What you need to do – Reproduce the data starting with the line containing "If you examine" and going on through the line containing "24.8 meters", replacing "wheel arch" with "fender" and leaving everything else unchanged.

Data shown –
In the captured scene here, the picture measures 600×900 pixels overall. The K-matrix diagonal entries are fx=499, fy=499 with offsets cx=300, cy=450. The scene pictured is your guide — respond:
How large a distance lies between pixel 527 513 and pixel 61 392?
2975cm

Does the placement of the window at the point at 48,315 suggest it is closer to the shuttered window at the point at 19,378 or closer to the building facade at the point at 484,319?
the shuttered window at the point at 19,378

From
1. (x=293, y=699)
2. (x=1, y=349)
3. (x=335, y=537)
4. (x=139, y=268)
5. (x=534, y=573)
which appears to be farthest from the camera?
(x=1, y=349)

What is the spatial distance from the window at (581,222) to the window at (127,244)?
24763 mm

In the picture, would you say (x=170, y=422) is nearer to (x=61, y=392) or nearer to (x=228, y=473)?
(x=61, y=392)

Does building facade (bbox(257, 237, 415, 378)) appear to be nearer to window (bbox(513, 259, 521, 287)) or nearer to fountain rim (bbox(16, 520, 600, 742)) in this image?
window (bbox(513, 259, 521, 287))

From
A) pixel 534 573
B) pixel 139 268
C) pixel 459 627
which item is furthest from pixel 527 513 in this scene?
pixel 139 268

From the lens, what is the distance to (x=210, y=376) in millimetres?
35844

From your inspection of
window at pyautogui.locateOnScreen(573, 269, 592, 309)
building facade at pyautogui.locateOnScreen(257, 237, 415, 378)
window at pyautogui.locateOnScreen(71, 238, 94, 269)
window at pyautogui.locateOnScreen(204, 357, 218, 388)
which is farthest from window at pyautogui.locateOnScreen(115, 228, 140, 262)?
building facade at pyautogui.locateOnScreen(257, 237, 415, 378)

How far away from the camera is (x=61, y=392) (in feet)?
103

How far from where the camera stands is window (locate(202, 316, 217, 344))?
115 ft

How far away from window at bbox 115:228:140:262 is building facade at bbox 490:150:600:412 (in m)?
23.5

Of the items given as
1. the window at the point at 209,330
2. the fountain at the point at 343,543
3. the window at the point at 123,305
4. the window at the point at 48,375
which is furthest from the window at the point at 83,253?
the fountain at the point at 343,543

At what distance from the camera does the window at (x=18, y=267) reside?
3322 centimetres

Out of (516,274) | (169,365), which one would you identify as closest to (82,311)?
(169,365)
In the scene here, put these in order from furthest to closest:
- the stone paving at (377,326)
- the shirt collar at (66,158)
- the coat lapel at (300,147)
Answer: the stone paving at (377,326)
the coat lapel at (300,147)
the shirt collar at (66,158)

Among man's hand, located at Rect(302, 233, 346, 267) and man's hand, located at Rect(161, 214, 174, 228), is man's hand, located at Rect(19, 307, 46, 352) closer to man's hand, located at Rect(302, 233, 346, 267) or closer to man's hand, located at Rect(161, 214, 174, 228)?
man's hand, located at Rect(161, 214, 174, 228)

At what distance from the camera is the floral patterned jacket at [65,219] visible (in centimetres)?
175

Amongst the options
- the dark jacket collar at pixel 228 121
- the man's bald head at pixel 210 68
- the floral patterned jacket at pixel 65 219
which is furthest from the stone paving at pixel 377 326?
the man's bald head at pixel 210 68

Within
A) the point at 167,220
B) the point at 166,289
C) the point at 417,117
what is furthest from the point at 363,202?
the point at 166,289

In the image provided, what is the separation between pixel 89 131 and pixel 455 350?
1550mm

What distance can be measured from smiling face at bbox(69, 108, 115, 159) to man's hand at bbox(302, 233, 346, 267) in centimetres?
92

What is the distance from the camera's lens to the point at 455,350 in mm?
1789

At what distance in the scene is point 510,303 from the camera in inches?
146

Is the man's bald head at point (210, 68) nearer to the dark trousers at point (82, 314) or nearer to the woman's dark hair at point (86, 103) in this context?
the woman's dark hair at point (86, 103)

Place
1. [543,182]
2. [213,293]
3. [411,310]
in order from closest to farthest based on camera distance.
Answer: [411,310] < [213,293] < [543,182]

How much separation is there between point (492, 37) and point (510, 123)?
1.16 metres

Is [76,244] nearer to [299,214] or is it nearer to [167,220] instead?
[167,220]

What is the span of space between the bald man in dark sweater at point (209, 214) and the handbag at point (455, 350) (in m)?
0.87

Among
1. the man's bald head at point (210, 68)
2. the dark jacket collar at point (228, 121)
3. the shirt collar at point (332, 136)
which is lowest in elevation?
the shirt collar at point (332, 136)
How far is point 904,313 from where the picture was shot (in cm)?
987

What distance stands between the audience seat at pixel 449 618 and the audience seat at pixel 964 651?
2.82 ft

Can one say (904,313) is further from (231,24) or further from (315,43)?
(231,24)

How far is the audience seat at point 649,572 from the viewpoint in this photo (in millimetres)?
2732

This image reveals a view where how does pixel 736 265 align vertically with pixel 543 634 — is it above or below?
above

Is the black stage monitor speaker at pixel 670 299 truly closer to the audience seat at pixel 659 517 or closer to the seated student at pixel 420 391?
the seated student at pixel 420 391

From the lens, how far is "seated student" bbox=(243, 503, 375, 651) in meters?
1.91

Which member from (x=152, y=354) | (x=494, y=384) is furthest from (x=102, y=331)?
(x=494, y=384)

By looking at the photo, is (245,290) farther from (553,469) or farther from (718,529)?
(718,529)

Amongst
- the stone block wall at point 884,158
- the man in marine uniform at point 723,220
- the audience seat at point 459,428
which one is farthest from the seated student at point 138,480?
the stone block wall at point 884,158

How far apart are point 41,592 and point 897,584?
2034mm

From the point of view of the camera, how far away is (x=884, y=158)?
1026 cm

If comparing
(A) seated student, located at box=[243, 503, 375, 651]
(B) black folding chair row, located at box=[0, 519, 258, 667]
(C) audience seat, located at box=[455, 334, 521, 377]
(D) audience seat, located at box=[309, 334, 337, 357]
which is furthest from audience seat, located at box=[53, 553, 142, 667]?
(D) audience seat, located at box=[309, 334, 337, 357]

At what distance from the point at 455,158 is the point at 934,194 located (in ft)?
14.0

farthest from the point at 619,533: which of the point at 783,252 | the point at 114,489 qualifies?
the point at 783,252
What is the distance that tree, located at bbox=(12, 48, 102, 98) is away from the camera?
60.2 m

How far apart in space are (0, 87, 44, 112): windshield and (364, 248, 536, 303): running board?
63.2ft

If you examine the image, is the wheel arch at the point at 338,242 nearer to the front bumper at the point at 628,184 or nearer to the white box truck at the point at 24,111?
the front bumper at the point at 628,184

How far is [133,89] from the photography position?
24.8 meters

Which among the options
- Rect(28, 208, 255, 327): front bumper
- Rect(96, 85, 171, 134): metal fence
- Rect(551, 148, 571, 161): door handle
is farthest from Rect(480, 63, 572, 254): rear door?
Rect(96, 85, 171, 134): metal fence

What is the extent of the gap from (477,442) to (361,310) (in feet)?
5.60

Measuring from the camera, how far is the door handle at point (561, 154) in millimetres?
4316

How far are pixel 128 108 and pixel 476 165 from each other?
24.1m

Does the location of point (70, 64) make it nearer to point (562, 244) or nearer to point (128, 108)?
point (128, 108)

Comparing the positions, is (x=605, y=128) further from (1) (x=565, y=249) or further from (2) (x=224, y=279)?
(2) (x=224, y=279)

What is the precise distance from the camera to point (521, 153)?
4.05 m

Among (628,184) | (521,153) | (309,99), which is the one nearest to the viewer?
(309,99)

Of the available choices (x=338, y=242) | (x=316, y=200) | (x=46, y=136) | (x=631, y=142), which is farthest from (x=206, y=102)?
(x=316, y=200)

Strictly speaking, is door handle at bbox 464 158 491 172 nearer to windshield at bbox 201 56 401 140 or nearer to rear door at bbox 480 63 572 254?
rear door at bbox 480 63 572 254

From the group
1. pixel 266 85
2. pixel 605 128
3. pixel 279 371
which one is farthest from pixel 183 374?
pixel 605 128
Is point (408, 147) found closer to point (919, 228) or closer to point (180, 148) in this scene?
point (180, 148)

Solution for this problem –
If you examine the image, is the fender at the point at 338,242 nearer to the front bumper at the point at 628,184 or nearer to the white box truck at the point at 24,111?
the front bumper at the point at 628,184

How far is [133,89] from the photography position?
24.8 meters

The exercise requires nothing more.